Дневник. Том 1. 1901-1929 | страница 4
Но все это лишь один, и, в сущности, поверхностный, взгляд, который возможен, чтобы представить читателю эту книгу. Сложнее и результативнее другой. Не портреты, сколько бы они ни поражали своей свежестью и новизной, интересны и характерны для этого дневника. Все они представляют лишь фрагменты портрета самого автора — его надежд, его «болей и обид», его на первый взгляд счастливой, а на деле трагической жизни. Я уже упоминал, что ему мешали. Это сказано приблизительно, бледно, неточно. Евг. Шварц написал о нем осуждающую статью «Белый волк» — Чуковский рано поседел. Но для того, чтобы действовать в литературе, и надо было стать волком. Но что-то я не слышал, чтобы волки плакали. А Корней Иванович часто плачет — и наедине и на людях. Что-то я не слышал, чтобы волки бросались на помощь беспомощным больным старушкам или делились последней пятеркой с голодающим литератором. И чтобы волки постоянно о ком-то заботились, кому-то помогали.
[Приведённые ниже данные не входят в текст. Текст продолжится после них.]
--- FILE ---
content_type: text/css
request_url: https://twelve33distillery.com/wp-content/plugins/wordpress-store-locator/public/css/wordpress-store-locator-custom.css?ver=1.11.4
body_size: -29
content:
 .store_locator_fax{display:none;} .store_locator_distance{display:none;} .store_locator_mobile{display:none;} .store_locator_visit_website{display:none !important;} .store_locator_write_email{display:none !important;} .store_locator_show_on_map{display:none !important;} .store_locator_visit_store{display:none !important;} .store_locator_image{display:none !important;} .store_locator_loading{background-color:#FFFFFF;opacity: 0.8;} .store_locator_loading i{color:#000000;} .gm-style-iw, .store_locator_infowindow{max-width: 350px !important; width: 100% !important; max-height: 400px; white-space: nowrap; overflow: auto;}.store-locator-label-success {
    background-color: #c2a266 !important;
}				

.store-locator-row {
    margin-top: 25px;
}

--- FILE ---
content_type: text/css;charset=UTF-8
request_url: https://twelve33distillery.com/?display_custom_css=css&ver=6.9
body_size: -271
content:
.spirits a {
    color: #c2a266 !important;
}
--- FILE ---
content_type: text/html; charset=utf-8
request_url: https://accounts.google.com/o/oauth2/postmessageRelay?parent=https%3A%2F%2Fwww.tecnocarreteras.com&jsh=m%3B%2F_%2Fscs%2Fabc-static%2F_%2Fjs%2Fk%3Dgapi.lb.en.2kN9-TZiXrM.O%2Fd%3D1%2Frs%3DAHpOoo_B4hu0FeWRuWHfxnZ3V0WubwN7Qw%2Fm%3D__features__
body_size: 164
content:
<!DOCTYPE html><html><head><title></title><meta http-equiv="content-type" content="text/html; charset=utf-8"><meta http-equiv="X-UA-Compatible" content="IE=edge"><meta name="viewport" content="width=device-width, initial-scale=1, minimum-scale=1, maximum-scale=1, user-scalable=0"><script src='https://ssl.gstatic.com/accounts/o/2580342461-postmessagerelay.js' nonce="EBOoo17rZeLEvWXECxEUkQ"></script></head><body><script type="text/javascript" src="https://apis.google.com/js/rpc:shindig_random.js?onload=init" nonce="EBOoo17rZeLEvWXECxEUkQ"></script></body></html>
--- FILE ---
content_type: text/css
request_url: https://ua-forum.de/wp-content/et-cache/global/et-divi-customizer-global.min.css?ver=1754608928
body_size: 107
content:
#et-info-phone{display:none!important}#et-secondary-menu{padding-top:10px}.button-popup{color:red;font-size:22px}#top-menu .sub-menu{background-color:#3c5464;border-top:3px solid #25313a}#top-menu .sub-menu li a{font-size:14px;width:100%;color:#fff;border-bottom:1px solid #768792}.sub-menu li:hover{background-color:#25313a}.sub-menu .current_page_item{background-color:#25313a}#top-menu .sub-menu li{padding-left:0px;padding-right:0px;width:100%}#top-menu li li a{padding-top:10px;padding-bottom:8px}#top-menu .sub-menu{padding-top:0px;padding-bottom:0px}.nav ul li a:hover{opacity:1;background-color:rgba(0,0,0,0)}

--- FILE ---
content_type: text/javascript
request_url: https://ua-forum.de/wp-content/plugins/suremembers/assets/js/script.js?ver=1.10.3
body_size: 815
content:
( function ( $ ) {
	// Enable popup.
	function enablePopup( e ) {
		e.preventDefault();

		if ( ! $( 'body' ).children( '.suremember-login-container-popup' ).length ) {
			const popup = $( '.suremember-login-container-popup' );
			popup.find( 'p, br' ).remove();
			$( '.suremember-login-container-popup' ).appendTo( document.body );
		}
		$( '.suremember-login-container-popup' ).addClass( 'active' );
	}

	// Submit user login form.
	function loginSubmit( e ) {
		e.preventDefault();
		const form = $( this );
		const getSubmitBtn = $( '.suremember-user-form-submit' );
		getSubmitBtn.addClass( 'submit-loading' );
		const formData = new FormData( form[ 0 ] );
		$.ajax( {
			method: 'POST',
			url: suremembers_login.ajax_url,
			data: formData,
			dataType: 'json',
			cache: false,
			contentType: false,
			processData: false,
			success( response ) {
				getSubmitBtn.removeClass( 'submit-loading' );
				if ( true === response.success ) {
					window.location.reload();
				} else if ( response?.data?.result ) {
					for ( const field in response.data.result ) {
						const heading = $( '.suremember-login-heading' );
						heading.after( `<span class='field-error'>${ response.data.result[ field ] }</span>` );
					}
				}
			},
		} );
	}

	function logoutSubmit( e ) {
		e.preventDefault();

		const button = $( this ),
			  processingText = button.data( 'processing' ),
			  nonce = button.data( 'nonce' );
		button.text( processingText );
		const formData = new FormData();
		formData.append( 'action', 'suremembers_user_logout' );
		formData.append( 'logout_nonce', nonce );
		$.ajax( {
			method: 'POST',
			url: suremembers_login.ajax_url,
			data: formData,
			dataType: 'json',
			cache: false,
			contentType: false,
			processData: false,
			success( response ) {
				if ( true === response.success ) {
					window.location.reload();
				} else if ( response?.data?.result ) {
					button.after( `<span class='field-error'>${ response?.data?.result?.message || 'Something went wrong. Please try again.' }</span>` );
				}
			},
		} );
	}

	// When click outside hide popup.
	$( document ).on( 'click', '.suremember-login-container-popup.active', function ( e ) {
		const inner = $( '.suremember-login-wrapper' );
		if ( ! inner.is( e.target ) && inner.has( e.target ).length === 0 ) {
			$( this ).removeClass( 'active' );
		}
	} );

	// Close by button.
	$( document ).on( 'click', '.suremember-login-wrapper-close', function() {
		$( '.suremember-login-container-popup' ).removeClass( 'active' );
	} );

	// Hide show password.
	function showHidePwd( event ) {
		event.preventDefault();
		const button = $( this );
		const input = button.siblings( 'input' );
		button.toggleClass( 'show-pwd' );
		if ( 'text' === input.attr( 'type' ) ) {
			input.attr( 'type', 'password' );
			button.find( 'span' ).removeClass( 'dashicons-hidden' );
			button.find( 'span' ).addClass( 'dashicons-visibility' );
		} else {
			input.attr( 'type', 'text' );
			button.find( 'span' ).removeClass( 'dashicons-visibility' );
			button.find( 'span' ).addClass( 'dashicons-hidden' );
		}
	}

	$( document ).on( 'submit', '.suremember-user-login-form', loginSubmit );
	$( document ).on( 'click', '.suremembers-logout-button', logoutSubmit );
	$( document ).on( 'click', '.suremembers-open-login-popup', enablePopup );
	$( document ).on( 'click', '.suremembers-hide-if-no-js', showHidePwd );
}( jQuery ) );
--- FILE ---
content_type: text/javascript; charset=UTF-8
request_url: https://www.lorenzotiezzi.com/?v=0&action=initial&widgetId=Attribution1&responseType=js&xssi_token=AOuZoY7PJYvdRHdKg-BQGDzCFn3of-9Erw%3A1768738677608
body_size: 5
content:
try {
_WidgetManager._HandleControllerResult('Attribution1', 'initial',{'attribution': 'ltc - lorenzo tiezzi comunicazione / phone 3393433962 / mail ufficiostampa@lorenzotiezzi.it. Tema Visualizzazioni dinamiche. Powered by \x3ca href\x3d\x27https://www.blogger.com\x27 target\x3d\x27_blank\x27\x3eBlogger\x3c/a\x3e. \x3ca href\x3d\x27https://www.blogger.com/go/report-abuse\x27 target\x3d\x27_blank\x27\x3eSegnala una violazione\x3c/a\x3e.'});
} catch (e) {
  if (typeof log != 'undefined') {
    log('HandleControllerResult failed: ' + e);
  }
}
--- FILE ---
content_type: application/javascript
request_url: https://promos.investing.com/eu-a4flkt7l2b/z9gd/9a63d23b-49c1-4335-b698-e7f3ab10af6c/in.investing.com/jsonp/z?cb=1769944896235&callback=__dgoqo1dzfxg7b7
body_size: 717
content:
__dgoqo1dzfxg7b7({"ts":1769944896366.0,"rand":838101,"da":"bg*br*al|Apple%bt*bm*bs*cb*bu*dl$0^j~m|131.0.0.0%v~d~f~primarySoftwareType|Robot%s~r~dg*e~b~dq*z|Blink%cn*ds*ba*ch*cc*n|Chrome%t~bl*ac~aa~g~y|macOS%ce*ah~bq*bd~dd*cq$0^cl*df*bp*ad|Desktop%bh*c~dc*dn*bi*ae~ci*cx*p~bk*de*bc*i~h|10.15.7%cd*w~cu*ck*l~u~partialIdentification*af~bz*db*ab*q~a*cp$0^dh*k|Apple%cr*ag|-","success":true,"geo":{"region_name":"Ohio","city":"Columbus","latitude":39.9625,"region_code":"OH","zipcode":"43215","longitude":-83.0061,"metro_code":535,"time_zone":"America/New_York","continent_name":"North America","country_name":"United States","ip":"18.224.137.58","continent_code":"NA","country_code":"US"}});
Уезжая из Кисловодска, он записывает: «…Тоска. Здоровья не поправил. Отбился от работы. Потерял последние остатки самоуважения и воли. Мне пятьдесят лет, а мысли мои мелки и ничтожны. Горе (смерть маленькой дочки Мурочки — В. К.) не возвысило меня, а еще сильнее измельчило. Я неудачник, банкрот. После 30 лет каторжной литературной работы — я без гроша денег, без имени, «начинающий автор». Не сплю от тоски. Вчера был на детской площадке — единственный радостный момент моей кисловодской жизни. Ребята радушны, доверчивы, обнимали меня, тормошили, представляли мне шарады, дарили мне цветы, а мне все казалось, что они принимают меня за кого-то другого». Последняя фраза знаменательна. Чувство двойственности сопровождало его всю жизнь. Он находит его не только у себя, но и у других. Недаром из многочисленных разговоров с Горьким он выделяет его ошеломляющее признание: «Я ведь и в самом деле часто бываю двойствен. Никогда прежде я не лукавил, а теперь с новой властью приходится лукавить, лгать, притворяться. Я знаю, что иначе нельзя».
Проходит немного лет, и эту вынужденную двойственность он находит в поведении и в произведениях Михаила Слонимского: «Вчера был у меня Слонимский. Его «Средний проспект» разрешен. Но рассказывает страшные вещи». Слонимский рассказал о том, как цензура задержала, а потом разрешила «Записки поэта» Сельвинского и книгу Грабаря. «В конце концов задерживают не так уж и много, но сколько измотают нервов, пока выпустят. А задерживают немного, потому что мы все так развратились, так «приспособились», что уже не способны написать что-нибудь не казенное, искреннее. Я,— говорил Миша,— сейчас пишу одну вещь — нецензурную, которая так и пролежит в столе, а другую для печати — преплохую». На других страницах своих записок Корней Иванович рассказывает о множестве других бессмысленных решений ужесточающейся с каждым годом цензуры.